If the Negroni is the stern task master, the drill sergeant, the impeccable authority figure, then the Contessa is the trickster, the court jester, the insubordinate yet charmingly affable sidekick. On paper, they look quite similar, and they are, but only as far as one begat the other, but the other, in this case the Contessa, is kinda nothing like a Negroni at all.
OK, maybe they are the same thing, or maybe the Contessa is just a Negroni with training wheels. Both are made with gin, Italian bitter liqueur, and vermouth, but where the Negroni uses the razor sharp, laser focused, crisply bitter Campari, the Contessa counters with the delightfully orange, gently balanced, sweetly bitter Aperol in a way that’s almost like it should be wrapped in pieces of cellophane and piled up in the small cut glass bowl on the coffee table in Grandma’s front room, the one that’s only used when company comes, and where the kids are always impeccably behaved because they like the candy and won’t get any if they act up and are sent outside to play.
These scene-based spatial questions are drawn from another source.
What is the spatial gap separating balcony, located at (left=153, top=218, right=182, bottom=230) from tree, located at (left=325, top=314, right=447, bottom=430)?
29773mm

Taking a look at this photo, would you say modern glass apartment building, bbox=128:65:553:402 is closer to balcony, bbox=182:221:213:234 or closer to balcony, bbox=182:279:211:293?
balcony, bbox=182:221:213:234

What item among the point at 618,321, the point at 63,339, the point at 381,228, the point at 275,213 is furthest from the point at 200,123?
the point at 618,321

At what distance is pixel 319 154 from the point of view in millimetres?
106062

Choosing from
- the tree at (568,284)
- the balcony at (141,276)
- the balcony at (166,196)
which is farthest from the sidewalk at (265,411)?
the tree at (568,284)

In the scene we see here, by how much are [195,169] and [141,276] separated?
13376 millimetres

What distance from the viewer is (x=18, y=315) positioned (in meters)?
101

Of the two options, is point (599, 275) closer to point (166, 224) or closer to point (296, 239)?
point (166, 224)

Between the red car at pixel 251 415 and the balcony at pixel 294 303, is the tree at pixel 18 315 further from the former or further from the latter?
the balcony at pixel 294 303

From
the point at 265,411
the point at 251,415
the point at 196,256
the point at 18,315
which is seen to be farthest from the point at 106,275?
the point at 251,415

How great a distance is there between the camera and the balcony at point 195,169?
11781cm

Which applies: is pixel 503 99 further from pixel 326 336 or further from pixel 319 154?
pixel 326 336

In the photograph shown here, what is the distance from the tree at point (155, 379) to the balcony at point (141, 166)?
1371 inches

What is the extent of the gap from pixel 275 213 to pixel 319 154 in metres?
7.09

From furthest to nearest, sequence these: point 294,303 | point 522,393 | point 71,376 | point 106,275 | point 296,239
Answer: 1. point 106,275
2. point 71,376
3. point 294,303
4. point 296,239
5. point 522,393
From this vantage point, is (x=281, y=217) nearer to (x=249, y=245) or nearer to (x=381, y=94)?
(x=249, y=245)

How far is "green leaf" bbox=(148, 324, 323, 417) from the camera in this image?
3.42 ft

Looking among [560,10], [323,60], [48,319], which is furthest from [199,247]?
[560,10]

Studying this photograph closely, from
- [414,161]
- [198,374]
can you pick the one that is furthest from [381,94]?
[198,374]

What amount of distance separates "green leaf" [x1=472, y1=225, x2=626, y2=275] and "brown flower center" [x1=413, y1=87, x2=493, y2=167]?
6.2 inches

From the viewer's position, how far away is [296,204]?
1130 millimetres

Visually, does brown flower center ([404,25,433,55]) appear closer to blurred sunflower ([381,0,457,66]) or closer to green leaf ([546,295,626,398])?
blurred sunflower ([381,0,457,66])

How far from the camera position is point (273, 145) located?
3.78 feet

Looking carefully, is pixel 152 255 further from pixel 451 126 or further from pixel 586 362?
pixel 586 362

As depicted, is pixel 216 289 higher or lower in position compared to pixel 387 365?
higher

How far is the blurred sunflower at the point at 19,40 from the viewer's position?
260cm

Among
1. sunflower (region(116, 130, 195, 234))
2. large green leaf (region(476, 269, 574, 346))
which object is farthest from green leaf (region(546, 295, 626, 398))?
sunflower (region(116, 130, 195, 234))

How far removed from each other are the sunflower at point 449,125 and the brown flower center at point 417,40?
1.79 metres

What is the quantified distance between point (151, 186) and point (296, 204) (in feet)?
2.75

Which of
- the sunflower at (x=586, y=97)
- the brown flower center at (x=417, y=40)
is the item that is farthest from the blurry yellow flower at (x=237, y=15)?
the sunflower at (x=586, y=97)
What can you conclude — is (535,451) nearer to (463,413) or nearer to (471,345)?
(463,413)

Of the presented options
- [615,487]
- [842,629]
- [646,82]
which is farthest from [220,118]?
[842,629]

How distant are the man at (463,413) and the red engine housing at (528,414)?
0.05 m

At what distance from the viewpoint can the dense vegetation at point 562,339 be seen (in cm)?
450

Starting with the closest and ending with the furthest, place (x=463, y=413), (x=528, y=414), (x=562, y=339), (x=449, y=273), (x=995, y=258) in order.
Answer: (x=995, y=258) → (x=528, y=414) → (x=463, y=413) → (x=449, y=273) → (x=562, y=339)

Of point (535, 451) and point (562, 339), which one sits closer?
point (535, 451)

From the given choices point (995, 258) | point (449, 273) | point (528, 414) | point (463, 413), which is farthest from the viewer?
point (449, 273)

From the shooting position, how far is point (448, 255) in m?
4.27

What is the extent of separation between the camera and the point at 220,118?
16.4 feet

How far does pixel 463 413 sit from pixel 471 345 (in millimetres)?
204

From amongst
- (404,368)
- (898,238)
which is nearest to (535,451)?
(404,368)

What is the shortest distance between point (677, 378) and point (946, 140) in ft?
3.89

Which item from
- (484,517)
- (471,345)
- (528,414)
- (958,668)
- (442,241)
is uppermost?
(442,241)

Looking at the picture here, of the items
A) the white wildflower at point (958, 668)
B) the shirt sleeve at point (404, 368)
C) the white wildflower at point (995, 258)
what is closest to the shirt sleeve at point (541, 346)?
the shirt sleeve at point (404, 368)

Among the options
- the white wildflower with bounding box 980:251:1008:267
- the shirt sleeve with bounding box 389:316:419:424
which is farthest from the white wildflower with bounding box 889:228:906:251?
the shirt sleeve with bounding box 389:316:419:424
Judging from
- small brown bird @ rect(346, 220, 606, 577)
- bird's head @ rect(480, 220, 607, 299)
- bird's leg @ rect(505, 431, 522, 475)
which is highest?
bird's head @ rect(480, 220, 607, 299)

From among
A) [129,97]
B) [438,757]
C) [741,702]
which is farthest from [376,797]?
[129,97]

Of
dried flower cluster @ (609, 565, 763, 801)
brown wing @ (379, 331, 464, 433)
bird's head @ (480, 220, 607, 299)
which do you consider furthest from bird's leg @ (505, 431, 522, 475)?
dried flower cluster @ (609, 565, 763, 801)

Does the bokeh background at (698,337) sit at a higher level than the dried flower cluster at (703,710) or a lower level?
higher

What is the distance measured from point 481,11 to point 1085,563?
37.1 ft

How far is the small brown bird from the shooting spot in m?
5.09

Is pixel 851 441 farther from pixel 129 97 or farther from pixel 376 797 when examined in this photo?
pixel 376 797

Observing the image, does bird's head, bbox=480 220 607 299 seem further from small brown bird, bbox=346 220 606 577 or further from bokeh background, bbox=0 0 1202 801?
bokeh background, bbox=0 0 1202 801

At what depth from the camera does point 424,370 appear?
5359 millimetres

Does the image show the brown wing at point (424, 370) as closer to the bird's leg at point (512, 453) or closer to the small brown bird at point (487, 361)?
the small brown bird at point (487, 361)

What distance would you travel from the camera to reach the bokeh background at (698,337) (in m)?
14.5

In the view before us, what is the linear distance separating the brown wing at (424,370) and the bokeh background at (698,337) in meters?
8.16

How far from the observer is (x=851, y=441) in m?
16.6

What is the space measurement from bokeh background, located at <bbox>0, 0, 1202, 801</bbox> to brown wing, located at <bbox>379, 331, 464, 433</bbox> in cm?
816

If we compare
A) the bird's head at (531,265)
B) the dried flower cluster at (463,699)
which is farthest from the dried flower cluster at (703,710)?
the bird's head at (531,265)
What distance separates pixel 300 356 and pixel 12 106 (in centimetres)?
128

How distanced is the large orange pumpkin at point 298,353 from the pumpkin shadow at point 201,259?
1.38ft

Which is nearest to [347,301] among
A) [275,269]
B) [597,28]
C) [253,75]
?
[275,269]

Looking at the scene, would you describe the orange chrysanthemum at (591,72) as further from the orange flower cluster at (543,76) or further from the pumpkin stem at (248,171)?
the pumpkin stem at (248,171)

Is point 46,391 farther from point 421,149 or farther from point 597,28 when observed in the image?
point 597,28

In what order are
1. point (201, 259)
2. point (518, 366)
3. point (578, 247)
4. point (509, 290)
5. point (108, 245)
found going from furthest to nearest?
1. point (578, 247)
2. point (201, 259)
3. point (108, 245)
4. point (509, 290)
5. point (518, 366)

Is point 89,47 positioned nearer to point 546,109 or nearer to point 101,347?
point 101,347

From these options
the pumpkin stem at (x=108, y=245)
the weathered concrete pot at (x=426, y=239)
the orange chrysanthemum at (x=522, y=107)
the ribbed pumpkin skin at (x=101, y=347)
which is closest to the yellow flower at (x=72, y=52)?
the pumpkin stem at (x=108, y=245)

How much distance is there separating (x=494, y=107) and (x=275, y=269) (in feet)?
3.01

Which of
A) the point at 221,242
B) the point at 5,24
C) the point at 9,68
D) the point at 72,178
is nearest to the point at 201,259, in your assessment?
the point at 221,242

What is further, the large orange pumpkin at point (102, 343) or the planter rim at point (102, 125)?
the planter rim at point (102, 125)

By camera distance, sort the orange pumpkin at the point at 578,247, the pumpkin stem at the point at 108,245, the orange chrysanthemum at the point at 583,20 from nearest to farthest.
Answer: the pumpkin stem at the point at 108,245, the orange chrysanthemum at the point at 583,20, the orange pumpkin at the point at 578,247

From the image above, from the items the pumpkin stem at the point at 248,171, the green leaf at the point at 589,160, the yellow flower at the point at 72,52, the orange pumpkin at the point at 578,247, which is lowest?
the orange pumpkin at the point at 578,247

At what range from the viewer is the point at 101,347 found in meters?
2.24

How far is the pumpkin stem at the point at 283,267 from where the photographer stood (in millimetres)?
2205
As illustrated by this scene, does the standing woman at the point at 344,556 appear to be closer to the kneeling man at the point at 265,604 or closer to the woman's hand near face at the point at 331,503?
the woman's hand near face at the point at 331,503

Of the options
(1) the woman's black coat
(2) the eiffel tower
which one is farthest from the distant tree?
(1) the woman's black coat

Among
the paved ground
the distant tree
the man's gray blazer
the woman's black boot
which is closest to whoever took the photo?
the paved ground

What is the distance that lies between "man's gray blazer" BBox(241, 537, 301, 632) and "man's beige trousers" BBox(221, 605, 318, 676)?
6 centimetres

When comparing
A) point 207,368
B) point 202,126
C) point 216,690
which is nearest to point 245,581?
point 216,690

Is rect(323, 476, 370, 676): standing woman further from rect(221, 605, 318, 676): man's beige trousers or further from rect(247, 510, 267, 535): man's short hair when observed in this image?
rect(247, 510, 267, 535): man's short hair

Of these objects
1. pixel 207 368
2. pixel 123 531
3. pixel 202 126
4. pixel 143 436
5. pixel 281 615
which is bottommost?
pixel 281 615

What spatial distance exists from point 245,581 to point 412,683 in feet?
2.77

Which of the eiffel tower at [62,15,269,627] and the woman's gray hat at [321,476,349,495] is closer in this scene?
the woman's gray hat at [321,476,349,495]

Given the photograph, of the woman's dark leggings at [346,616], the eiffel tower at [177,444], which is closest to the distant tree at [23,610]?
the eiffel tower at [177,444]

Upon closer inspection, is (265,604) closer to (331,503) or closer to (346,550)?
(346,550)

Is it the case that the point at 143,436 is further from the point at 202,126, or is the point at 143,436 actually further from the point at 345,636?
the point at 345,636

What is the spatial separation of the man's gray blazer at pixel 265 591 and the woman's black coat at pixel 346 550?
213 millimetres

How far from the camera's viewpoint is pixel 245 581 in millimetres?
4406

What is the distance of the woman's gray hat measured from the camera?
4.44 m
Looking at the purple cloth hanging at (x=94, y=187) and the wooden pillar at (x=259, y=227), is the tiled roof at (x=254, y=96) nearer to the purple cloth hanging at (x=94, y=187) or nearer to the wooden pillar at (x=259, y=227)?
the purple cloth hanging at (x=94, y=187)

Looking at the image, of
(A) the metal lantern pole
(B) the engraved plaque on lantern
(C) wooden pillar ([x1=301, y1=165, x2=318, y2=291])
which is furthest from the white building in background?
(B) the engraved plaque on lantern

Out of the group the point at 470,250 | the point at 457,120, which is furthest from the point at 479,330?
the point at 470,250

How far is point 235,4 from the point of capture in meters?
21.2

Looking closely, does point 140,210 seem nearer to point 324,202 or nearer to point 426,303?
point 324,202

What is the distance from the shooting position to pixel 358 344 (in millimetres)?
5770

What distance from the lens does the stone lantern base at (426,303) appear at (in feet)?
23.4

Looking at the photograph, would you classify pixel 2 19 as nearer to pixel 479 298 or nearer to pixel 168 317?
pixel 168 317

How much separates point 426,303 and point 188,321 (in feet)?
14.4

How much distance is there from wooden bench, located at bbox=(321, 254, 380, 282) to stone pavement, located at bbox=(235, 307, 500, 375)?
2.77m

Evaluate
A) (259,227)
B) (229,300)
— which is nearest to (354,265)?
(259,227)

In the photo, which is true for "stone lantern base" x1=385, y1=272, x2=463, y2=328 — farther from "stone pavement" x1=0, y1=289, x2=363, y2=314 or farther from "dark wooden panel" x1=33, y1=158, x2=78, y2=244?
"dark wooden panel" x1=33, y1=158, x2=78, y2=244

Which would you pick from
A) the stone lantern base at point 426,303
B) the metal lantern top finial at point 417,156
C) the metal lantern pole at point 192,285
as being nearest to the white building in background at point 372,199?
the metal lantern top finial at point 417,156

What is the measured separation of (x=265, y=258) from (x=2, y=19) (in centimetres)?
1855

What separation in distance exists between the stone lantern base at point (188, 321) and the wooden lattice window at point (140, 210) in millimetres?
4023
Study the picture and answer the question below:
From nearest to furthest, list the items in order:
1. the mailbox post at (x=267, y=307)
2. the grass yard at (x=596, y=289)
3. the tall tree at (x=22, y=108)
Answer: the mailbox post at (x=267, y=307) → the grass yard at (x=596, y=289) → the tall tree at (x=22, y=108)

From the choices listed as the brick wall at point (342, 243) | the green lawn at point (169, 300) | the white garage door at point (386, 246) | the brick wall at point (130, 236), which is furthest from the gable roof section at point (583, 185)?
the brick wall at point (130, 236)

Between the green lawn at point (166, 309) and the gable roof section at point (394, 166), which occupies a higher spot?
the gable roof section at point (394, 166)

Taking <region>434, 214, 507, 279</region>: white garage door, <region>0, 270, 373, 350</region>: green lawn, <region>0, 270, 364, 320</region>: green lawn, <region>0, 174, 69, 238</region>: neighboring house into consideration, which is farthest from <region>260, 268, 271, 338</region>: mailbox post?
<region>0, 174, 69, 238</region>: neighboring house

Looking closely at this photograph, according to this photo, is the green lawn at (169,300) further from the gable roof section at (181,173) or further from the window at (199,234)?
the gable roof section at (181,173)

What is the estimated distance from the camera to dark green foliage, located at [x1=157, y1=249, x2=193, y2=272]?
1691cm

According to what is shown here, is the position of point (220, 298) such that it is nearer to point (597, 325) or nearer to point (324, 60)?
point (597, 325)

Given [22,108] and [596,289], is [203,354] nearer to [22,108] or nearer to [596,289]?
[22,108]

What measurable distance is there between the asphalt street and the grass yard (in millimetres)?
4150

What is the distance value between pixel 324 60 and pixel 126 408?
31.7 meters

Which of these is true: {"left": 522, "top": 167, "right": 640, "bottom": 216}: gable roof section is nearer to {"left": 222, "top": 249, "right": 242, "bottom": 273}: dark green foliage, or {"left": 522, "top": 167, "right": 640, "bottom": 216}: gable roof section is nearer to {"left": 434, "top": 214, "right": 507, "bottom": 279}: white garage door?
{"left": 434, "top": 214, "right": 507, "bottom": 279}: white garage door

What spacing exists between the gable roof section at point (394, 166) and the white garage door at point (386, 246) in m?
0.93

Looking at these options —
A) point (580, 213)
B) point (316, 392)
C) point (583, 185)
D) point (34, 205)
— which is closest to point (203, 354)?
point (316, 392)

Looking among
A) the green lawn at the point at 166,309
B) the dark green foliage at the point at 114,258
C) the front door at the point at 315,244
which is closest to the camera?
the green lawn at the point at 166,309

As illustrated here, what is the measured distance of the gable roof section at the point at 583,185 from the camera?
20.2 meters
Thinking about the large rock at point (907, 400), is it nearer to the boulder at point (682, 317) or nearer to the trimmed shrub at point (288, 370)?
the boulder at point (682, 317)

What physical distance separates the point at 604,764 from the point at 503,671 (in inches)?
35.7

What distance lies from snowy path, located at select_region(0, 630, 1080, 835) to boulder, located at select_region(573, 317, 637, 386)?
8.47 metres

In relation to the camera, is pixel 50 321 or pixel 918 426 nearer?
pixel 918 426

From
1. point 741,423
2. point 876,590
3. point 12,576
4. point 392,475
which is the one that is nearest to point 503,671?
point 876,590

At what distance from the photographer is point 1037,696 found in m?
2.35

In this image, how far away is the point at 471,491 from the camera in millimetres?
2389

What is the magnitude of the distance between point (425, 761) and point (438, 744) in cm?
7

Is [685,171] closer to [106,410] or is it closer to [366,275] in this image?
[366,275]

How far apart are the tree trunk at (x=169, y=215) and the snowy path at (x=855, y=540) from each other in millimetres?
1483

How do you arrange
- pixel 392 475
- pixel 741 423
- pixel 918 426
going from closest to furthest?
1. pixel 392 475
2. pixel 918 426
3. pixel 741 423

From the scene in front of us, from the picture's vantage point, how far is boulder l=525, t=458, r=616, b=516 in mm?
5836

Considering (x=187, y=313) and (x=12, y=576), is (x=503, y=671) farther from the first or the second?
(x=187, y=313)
The Contessa, which some say was created by Courtney Bissonnette and John Gertsen, and others say was created by Ryan McGrale and Gertsen, and still others attribute solely to Gertsen, is the tall glass of Tang you drink for breakfast because the astronauts drink Tang on the way to the moon, the chalky orange vitamins you steal from the big bottle with the Flintstones on the front, the chewey orange slices you get in a small white bag from the candy counter at the drug store, and the grown up version of every orangy treat beloved by every six year old. It’s a cocktail for your inner child, because young you wouldn’t like a Negroni.
While the Contessa can call to mind orange candy and stuff, it isn’t any of those things exactly. It’s bitter. Aperol does have an appealing orange flavor, but it’s still a bitter liqueur, albeit one that leans to the fruit side as a bitter like Cynar leans to the herbal side. That’s the appeal of Aperol, it’s the innocent bitter, the one you pour for someone who wants to taste a bitter liqueur for the first time. The Contessa is like that, too, which is why it comes with a privately nostalgic appeal. It was designed to be a Negroni for those who don’t like, or haven’t tried, a Negroni.
Originally created as part of a cocktail flight called the Flight of Heraldry around 2006 or so in Boston, the Contessa is supposed to be a more elegant and approachable version of the Negroni, and so called because Signor Negroni himself was a count. It’s also meant as a showpiece for Aperol, which, at the time, was relatively unknown outside Italy. That’s not the case anymore, Aperol is readily available because of drinks like the Contessa, which makes it not only a reminiscent drink, but an important one. We’ll stick mostly to spec, with Aperol and Cinzano dry vermouth, but our choice of gin is Aria, which we feel works just as well, if not better, than the Beefeater Gertsen prefers. Regardless, we serve ours on the rocks, just as we do with a Negroni, but serve it up if you like. Just remember to garnish with the orange peel, and, as far as we’re concerned, leave the training wheels on, or get a tricycle and paint flames on it, like a hot rod. Everyone knows flames make things go faster, and you gotta go fast in outer space.
Stir with ice and serve up, or on the rocks. Garnish with an orange twist.